=== Text for analysis ===
● ● ● ● ● ● ●

Left untreated, about 30% led to amputation. And recent studies show the risk of dying from a chronic wound complication within 5 years rivals that of most cancers.
Yet until recently, medical technology had not kept up with what experts say is a snowballing threat to public health.
“Wound care – even with all of the billions of products that are sold – still exists on kind of a medieval level,” said Geoffrey Gurtner, MD, chair of the department of surgery and professor of biomedical engineering at the University of Arizona College of Medicine. “We’re still putting on poultices and salves ... and when it comes to diagnosing infection, it’s really an art. I think we can do better.”
Old-school bandage meets AI
Dr. Gurtner is among dozens of clinicians and researchers reimagining the humble bandage, combining cutting-edge materials science with artificial intelligence and patient data to develop “smart bandages” that do far more than shield a wound.
Someday soon, these paper-thin bandages embedded with miniaturized electronics could monitor the healing process in real time, alerting the patient – or a doctor – when things go wrong. With the press of a smartphone button, that bandage could deliver medicine to fight an infection or an electrical pulse to stimulate healing.
Some “closed-loop” designs need no prompting, instead monitoring the wound and automatically giving it what it needs.
Others in development could halt a battlefield wound from hemorrhaging or kick-start healing in a blast wound, preventing longer-term disability.
The same technologies could – if the price is right – speed up healing and reduce scarring in minor cuts and scrapes, too, said Dr. Gurtner.
And unlike many cutting-edge medical innovations, these next-generation bandages could be made relatively cheaply and benefit some of the most vulnerable populations, including older adults, people with low incomes, and those in developing countries.
They could also save the health care system money, as the U.S. spends more than $28 billion annually treating chronic wounds.
“This is a condition that many patients find shameful and embarrassing, so there hasn’t been a lot of advocacy,” said Dr. Gurtner, outgoing board president of the Wound Healing Society. “It’s a relatively ignored problem afflicting an underserved population that has a huge cost. It’s a perfect storm.”

● ● ● ● ● ● ●

=== Available data ===

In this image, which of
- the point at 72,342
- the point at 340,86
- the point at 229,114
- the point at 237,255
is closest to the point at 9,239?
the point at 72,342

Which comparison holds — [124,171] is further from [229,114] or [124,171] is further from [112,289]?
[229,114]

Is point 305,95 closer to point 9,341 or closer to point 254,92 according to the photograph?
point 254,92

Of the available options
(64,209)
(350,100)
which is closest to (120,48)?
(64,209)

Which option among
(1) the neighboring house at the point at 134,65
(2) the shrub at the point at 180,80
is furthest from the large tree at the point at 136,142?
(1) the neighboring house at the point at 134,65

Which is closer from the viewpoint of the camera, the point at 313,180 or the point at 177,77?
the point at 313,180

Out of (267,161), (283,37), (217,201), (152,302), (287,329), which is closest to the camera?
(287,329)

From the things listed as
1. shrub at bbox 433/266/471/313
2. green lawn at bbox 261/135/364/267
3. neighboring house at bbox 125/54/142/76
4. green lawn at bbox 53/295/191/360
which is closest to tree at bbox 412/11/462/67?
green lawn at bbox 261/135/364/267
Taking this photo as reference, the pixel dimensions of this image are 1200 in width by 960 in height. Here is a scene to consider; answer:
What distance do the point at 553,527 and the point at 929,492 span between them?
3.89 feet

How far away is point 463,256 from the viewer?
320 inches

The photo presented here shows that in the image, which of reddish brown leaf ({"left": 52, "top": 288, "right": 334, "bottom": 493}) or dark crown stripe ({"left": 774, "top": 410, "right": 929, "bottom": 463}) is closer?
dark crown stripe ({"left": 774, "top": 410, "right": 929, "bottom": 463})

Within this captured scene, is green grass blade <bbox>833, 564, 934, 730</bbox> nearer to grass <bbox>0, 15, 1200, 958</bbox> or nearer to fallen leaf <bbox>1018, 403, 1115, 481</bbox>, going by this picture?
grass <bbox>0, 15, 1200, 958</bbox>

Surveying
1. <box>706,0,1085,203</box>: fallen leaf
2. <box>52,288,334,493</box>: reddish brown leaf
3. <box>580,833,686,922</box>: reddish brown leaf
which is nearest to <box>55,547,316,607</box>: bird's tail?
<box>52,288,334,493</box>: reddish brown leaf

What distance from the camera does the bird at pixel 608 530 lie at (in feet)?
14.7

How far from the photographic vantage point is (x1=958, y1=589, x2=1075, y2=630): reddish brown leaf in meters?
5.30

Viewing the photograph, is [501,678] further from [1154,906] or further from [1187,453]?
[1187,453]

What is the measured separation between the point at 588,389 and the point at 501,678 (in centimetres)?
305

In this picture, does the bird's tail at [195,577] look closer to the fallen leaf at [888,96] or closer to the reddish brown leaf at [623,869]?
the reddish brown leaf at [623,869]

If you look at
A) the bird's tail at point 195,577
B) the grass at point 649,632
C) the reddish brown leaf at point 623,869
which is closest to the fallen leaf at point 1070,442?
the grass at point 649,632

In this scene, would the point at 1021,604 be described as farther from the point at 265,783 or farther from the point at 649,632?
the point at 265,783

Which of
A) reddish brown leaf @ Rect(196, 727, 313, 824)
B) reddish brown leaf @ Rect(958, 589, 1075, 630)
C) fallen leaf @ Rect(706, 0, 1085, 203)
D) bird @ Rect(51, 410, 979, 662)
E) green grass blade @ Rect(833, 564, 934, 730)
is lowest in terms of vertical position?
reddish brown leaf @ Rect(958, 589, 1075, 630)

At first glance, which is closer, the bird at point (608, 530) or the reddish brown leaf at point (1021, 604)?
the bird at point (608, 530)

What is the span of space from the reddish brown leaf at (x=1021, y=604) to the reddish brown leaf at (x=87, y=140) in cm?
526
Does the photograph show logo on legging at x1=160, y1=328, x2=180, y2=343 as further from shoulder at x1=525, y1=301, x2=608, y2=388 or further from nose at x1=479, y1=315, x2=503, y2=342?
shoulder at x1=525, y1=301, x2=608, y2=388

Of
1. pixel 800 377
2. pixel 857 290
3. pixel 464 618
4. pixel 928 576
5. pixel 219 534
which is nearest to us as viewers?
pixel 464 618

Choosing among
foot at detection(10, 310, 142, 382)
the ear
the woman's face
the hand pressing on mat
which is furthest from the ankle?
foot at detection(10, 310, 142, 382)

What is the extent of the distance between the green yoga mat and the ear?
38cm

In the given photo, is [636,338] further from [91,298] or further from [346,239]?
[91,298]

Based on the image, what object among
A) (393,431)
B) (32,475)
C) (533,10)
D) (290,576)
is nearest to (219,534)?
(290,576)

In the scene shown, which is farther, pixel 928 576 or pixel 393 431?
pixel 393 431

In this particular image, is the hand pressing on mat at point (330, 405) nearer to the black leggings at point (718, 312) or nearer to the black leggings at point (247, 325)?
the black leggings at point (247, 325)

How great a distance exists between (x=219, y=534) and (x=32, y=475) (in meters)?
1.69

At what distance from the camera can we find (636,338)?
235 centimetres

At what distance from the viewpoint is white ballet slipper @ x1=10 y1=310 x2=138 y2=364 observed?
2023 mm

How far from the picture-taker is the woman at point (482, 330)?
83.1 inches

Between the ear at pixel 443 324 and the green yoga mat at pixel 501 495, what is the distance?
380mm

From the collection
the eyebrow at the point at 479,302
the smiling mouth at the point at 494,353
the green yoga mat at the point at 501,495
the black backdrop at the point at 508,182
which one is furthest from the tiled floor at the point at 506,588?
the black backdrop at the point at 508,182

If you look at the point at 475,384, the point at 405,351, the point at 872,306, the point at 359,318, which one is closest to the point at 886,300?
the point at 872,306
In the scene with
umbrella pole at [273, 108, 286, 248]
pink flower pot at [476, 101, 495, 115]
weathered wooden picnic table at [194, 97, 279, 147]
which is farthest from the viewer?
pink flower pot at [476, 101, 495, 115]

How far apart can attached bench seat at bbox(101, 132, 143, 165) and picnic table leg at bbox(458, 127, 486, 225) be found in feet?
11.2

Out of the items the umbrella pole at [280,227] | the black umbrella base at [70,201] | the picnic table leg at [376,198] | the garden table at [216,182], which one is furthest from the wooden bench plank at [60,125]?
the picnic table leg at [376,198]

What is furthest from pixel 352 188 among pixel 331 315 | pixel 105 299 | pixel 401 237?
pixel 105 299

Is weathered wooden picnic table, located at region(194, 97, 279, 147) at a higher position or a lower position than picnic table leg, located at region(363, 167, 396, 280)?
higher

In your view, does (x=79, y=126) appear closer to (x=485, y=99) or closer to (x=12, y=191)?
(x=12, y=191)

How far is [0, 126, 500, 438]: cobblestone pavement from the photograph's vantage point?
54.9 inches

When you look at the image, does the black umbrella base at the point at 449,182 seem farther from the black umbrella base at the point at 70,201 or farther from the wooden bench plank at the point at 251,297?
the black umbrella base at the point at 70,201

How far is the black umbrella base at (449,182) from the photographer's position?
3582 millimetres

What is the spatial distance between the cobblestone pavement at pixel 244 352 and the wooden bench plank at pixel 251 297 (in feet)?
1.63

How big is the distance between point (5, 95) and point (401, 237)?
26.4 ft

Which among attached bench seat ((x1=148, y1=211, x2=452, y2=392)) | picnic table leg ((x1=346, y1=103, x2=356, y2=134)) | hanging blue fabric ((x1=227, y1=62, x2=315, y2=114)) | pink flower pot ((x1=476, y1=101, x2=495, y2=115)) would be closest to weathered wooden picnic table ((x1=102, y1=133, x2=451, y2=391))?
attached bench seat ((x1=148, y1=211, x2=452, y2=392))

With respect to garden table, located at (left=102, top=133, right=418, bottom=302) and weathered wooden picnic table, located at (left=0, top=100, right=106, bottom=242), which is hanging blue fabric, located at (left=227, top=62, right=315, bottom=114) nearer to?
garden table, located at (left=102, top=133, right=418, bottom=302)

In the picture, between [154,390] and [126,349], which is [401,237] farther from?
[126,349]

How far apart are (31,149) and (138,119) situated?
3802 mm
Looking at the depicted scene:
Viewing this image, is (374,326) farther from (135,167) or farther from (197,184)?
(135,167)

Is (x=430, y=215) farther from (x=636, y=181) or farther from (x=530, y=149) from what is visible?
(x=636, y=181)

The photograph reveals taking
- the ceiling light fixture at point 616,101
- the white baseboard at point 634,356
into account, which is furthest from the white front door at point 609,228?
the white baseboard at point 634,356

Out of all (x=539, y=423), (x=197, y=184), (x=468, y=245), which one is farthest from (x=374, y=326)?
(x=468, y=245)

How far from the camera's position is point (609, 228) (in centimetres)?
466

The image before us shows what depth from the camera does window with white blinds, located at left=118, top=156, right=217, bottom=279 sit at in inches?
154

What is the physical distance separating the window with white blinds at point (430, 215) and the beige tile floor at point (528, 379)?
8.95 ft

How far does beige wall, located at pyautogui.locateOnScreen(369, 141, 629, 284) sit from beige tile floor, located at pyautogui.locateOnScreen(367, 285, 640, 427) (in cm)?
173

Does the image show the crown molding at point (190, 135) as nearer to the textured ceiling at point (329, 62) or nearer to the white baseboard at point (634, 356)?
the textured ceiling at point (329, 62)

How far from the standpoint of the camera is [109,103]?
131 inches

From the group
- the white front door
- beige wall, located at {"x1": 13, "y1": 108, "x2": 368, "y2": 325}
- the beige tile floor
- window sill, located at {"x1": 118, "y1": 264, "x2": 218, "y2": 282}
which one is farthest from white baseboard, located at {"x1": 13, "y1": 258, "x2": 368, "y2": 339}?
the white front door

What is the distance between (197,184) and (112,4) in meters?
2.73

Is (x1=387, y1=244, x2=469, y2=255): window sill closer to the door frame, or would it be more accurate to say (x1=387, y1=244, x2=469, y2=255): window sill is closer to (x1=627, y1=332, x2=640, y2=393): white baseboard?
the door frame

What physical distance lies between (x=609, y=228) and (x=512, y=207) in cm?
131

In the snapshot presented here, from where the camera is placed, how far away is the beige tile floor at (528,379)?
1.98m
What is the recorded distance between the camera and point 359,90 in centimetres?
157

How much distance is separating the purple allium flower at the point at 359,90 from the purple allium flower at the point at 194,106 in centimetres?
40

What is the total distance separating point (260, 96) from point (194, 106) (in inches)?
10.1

● ● ● ● ● ● ●

=== What to work on ===
1. Copy out the stretch of the smart-bandage article from "The same technologies" through "in developing countries.".
2. Write the next part of the smart-bandage article, picking up after its final sentence.

=== Your responses ===
1.
The same technologies could – if the price is right – speed up healing and reduce scarring in minor cuts and scrapes, too, said Dr. Gurtner.
And unlike many cutting-edge medical innovations, these next-generation bandages could be made relatively cheaply and benefit some of the most vulnerable populations, including older adults, people with low incomes, and those in developing countries.

2.
How wounds heal, or don’t
Wound healing is one of the most complex processes of the human body.
First platelets rush to the injury, prompting blood to clot. Then immune cells emit compounds called inflammatory cytokines, helping to fight off pathogens and keep infection at bay. Other compounds, including nitric oxide, spark the growth of new blood vessels and collagen to rebuild skin and connective tissue. As inflammation slows and stops, the flesh continues to reform.
But some conditions can stall the process, often in the inflammatory stage.
In people with diabetes, high glucose levels and poor circulation tend to sabotage the process. And people with nerve damage from spinal cord injuries, diabetes, or other ailments may not be able to feel it when a wound is getting worse or reinjured.
“We end up with patients going months with open wounds that are festering and infected,” said Roslyn Rivkah Isseroff, MD, professor of dermatology at the University of California Davis and head of the VA Northern California Health Care System’s wound healing clinic. “The patients are upset with the smell. These open ulcers put the patient at risk for systemic infection, like sepsis.” It can impact mental health, draining the patient’s ability to care for their wound.
“We see them once a week and send them home and say change your dressing every day, and they say, ‘I can barely move. I can’t do this,’ ” said Dr. Isseroff.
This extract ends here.